## [TEXTE DU DOCUMENT]
---+---

C’est une question vraiment très complexe. Avoir plusieurs groupes fait qu’on ne voit plus évoluer chaque musicien en temps réel, parce qu’il rentre dans tel groupe, avec une tournée. Quand il vient à la répétition suivante, on entend la différence. Le son qu’on avait en commun restait le même, mais parfois avec une nouvelle distance dans la compréhension : « Il est en train de jouer ça là-dessus, jamais entendu avant ça. D’où ça vient ? Est-ce que ça marche ? » Ces questionnements-là ont été assez prégnants collectivement, et d’un point de vue individuel pour moi, pour savoir quelle musique envisager pour les prochains morceaux. Depuis cette période-là, je me fait un devoir d’écouter jouer au moins une fois dans l’année chaque musicien dans un autre groupe.

Est-ce que tu te demandes justement à un moment donné de préserver Print de ses expériences de chacun ou, au contraire, à l’en nourrir ?
Il ne peut pas y avoir d’exclusivité. Ça n’existe pas. C’est bien d’être ouvert au monde, et à un moment, on a envie de voir ailleurs. La preuve, moi j’avais envie de voir ailleurs, j’ai monté le trio et on a développé tout un tas de manière de faire des concerts, de faire de la musique différente de celle de Print. Je sais pas si ça s’entend, mais en tout cas, notre point de vue c’est pas la même chose. Par exemple quand Franck Vaillant vient remplacer Christophe, ça reste la musique du trio mais on est un peu dans Print avec Franck et un peu dans Caroline avec Franck et Sarah. Ça change un peu le prisme. Je ne dis pas que ce n’est pas intéressant, mais ce que l’on gagne en curiosité, en nouveauté, en fraicheur aussi, il faut le mentionner, on le perd en identité. Et c’est pas bien grave. Mais il n’y a pas de nécessité à préserver un son, il y a nécessité à le faire vivre ce son-là.

Est-ce que tu te dis, parfois, que Print est le meilleur réservoir de toutes tes trouvailles, de toutes tes expériences accumulées en 25 ans ?

---+---

## [JEU DE DONNÉES]
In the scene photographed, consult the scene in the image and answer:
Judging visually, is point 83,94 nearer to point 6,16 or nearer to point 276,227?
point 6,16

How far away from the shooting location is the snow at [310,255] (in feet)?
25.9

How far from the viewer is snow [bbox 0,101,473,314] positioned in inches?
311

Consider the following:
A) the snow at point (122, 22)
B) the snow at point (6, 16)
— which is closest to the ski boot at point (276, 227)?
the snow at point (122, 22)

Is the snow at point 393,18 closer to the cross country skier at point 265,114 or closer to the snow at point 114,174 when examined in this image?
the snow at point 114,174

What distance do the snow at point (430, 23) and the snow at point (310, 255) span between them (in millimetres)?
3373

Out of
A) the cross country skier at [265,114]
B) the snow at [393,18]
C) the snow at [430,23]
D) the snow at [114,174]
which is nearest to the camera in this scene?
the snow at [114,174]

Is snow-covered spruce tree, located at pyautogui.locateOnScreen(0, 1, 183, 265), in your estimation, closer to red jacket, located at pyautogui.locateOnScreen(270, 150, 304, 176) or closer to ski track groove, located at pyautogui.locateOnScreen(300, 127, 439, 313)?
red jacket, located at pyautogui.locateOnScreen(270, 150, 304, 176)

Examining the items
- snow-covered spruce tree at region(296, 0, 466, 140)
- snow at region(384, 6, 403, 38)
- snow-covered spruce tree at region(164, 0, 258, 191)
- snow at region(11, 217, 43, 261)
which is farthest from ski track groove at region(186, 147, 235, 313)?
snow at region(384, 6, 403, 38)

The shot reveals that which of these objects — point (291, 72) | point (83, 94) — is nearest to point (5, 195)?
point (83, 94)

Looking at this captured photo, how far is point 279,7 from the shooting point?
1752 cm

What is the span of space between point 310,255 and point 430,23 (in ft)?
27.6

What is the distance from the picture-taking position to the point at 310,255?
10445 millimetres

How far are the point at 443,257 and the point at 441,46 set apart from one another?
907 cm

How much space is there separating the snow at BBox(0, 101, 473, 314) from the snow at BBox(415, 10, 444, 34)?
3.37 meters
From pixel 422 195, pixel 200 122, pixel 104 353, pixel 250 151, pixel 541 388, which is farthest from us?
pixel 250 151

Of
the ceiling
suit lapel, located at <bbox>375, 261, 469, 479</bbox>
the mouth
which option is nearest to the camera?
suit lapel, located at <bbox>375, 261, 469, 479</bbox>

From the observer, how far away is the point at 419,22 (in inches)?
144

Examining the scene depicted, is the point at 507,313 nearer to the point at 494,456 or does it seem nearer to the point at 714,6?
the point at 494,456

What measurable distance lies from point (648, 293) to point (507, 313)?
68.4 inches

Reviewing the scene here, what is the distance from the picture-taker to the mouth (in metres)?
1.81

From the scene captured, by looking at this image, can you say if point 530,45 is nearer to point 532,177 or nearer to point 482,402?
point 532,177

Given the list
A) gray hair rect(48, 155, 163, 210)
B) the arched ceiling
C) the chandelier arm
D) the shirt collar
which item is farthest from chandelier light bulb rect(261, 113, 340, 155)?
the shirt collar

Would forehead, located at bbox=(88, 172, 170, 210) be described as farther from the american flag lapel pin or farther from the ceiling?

---+---

## [DÉFIS]
1. D'après l'entretien sur le groupe Print, qu'est-ce que la personne interrogée s'oblige à faire au moins une fois par an ?
2. Poursuivez l'entretien sur le groupe Print à partir de sa dernière phrase.
La liste provient d'une autre source que l'entretien sur le groupe Print.

## [RÉPONSES PAR EXERCICE]
1. Écouter jouer chaque musicien dans un autre groupe.

2.
Réservoir, je sais pas… Ce qui est sûr c’est que c’était un terreau propice à une maturation collective dans le respect de l’autre et dans la bienveillance. Je prends un exemple : Franck, Steph et Jean-Phi sont super forts en rythme, mais vraiment ! Ce sont des champions du monde. Et moi pas. Dans cette musique qui est basée sur le rythme et conçue par quelqu’un qui est moins fort que l’équipe qui va la jouer, lorsque ça glisse, ce sont les gens forts qui vont donner le cap, qui vont remettre le train sur les rails. Je me souviens d’endroits dans lesquels j’entendais la rythmique qui glissait ou me rattrapait, je disais merci les copains, merci les copains. C’est le plan survie qui se déclenche. (il rit) Faut pas l’abandonner, faut le chercher. C’est des moments de ‘jouer ensemble’ qui sont essentiels. Et ça, ça fait de la musique.

Pour finir, il vient d’où, le nom de Print ?
Il y avait une volonté de vouloir une traduction anglaise d’empreinte, un rapport à la fois à la matière et au temps. Il y avait cette perspective de dire projet au long court. Du coup, si on tire le fil, il y avait Impressions, le morceau de Coltrane, le rapport à la modernité et à Footprints, aussi le rapport à une métrique moderne, à l’harmonie de l’univers de Shorter d’harmonie, de placement rythmique et voilà. Il y avait ces différentes idées et je ne me suis jamais trop posé la question de changer le nom ou pas. D’ailleurs, je ne me la pose toujours pas.

Quel regard, 25 ans après ?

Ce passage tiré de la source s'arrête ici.